After our conquest of Mt. Washington Auto Road, it is a race between us and the setting sun back to Laconia. We roll back down NH-16 the same way we came, through Jackson and North Conway to Ossippee where we branch off on NH-28 toward Wolfeboro. The stretch is heavily forested with the occasional blue-green waters of a lake peeking through the foliage here-and-there. The road comes to a “T” in Wolfeboro at the statue of a Minuteman on a pedestal in Cate Park, reminding us that the area is rich in Colonial history. It’s in the architecture of the housing and in the blood of the people who call this area home. We’re also back on the banks of Lake Winnipesaukee which means we’re a step closer to our final destination, Weirs Beach.
We stay on NH-28 as it veers away from the water and cuts through the forested countryside. At Alton we hit NH-11 and begin to parallel the lake again. The New England-style homes along the waterfront are grand, multi-storied affairs with big bay windows and fenced-in porches. There’s seemingly as many open-bowed boats, Bayliners and MasterCrafts, anchored in docks as there are cars parked in garages. Pop’s Clam Shell, a self-professed “greasy spoon” diner, has hot rods and motorcycles parked in front of it as patrons fill up on fried clams and onion rings.
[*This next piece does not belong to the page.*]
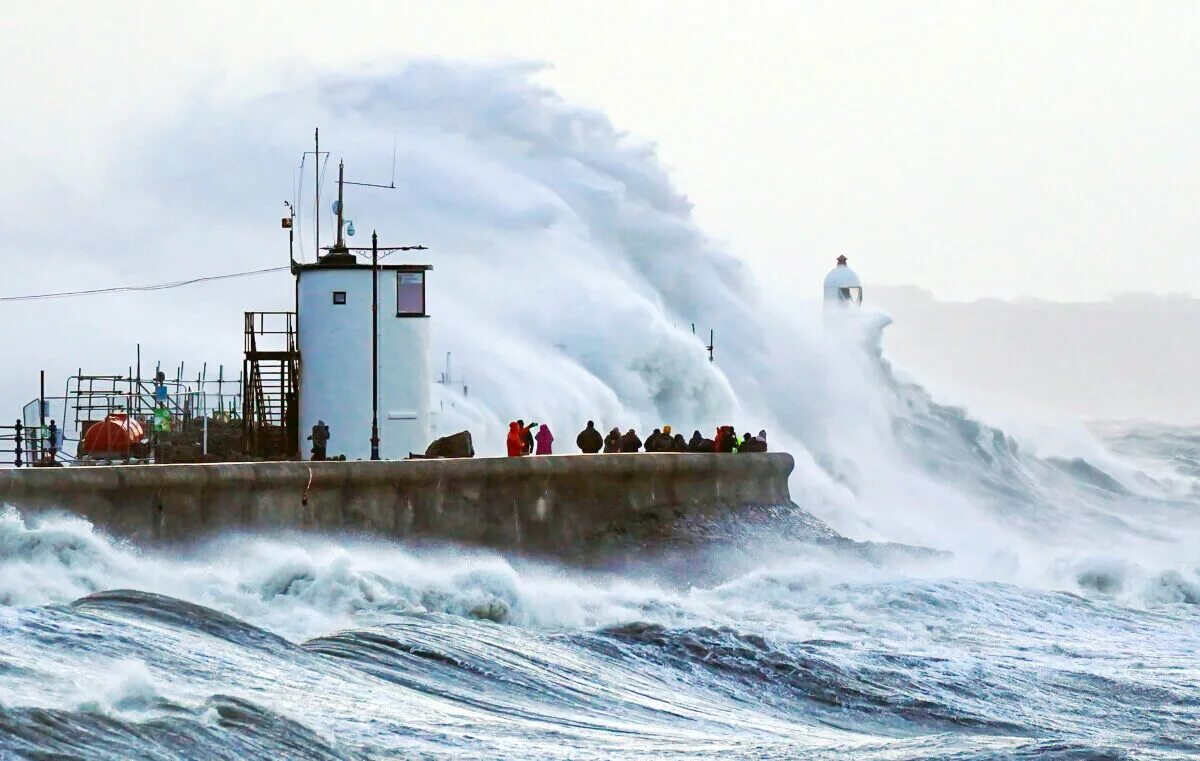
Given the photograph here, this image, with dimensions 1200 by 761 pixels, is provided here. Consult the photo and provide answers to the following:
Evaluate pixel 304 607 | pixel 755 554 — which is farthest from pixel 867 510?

We pull on to Lakeside Avenue with the last rays of sun lighting up the blue and red Weirs Beach sign. The cacophony of sounds, from music pouring out from vendors’ tents to motorcycle engines drumming at idle, competes for my attention with the smells of fried dough and cheesesteaks cooking on the grills of carnival-style trailers. A wide sandy beach sits off to the right before giving way to the jetty. People stroll up and down the wooden boardwalk checking out the myriad of motorcycles. No sooner do I park than the curious are inquisitively questioning me about the Dirico Speedster. Its retro-sytling – a Springer front end, art deco paint, deep-welled fenders and fender struts are a big hit with the crowd attending the oldest motorcycle rally around. The M/S Mount Washington is preparing to disembark for its sunset dinner cruiser just as the locomotive of the Winipesaukee Railroad is pulling in. Flood lights shine on
the front of the Patio Garden Restaurant sitting on a knoll at the end of the boardwalk as blues spills out its doors.
I climb the steps of the white wooden tower Progressive Insurance has set up in the middle of Lakeside Avenue to watch the sun go down as motorcycle headlights and multi-colored LEDs light up the strip. After spending a day riding through the splendor of the Kancamagus Highway, tackling the challenging ride up Mt. Washington and then cruising around scenic Lake Winnepesaukee at dusk, New Hampshire’s “Live Free or Die” state motto makes more sense to me. It has an unspoiled beauty worth fighting for and a history worth preserving. Now if I can only devise a plan to return in the fall when the changing of the seasons lights the landscape on fire.